_ACTIONS TO TAKE:_
1. Reproduce word for word the part of the forum thread on live plants in a piranha tank that runs from "## Scrambled (Dec" up to and including "care about it.".
2. In the forum thread on live plants in a piranha tank, what does Scrambled wrap the bulb in to dim the light?

_READING PASSAGE:_
• • • • •
# live plants in p tank



## Griggs2121 (Aug 18, 2003)

I was just checkin out some tanks and I see quite a few people with live plants in these P tanks. I was just wonderin about that much light in a P tank. Ive heard lotsa things about keeping light dim in a Piranha tank. You guys leave your bright light on all day eh. How do the Ps like it?

Chad


----------



## jah maan (Jan 20, 2004)

heh that is a common question ... i put as much light as i need for my plants and didnt worry about my P's not liking it ... yea they dont like it but i payed lots of money for my plants and spend alot of time on it ... so i want it to live ... after about 3 months the P's have no problem with the lights...


----------



## Pterogho (Feb 8, 2004)

Once again I just second jah maan.


----------



## Scrambled (Dec 17, 2003)

I just buy low light plants (anubias). I am more concerned about my p's health than my plants even though I pay a bundle for them. I wrap my bulb in electrical tape until it's dim enough for the piranhas but still light enough for my plants. My plants are doing great.


----------



## Husky_Jim (May 26, 2003)

Sooner or later your P's will get used the light.
I use extra reflectors for the light cause i want healthy plants and i leave the lights on for 10 hours and my P's don't care about it.


----------
• • • • •
Spatial reasoning question data:

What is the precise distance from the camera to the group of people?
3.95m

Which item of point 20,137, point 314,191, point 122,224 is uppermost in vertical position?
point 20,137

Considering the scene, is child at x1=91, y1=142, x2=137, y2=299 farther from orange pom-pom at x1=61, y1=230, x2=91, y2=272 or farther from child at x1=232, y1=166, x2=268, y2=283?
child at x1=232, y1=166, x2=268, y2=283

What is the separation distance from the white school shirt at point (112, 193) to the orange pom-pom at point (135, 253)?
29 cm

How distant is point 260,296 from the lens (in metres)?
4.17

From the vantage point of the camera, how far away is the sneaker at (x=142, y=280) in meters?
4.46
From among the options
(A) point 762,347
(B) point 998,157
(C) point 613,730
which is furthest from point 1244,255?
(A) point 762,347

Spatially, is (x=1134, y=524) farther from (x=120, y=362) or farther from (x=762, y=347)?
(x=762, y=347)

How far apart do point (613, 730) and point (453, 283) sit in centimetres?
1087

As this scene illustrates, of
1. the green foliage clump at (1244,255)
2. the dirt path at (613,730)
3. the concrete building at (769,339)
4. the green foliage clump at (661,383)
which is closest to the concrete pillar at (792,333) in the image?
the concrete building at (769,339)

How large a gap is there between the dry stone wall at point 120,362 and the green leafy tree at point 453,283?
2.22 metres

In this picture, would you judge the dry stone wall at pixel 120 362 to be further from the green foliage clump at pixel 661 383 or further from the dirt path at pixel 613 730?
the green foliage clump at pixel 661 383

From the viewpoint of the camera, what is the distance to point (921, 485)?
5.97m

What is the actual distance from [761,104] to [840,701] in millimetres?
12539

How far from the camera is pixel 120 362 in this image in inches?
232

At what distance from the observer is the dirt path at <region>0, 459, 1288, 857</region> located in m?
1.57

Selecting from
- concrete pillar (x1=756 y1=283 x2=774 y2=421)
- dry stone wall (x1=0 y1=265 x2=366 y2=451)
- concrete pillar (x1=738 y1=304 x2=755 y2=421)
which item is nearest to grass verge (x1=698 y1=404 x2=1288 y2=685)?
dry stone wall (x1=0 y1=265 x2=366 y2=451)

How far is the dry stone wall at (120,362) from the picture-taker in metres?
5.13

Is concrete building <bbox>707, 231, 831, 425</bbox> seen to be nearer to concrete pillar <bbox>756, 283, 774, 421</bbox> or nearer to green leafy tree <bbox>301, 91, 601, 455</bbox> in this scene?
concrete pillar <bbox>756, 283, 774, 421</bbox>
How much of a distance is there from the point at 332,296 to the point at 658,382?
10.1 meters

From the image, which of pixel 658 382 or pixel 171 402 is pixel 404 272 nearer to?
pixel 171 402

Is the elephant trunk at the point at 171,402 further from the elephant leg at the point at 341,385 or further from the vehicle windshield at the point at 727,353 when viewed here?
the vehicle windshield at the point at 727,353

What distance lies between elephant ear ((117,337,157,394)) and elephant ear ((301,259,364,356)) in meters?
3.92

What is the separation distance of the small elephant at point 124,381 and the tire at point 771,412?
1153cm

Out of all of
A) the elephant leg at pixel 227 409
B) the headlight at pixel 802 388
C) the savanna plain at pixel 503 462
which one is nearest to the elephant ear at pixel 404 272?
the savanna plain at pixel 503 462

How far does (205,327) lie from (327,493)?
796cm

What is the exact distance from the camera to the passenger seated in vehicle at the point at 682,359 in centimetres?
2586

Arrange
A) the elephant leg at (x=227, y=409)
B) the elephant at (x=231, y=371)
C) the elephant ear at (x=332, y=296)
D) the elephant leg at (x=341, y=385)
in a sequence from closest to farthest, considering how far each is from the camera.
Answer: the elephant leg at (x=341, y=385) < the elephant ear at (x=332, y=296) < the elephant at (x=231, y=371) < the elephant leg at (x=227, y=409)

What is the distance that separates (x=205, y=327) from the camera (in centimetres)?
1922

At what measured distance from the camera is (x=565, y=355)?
• • • • •
_PER-TASK OUTPUTS:_
1.
## Scrambled (Dec 17, 2003)

I just buy low light plants (anubias). I am more concerned about my p's health than my plants even though I pay a bundle for them. I wrap my bulb in electrical tape until it's dim enough for the piranhas but still light enough for my plants. My plants are doing great.


----------



## Husky_Jim (May 26, 2003)

Sooner or later your P's will get used the light.
I use extra reflectors for the light cause i want healthy plants and i leave the lights on for 10 hours and my P's don't care about it.

2. Electrical tape.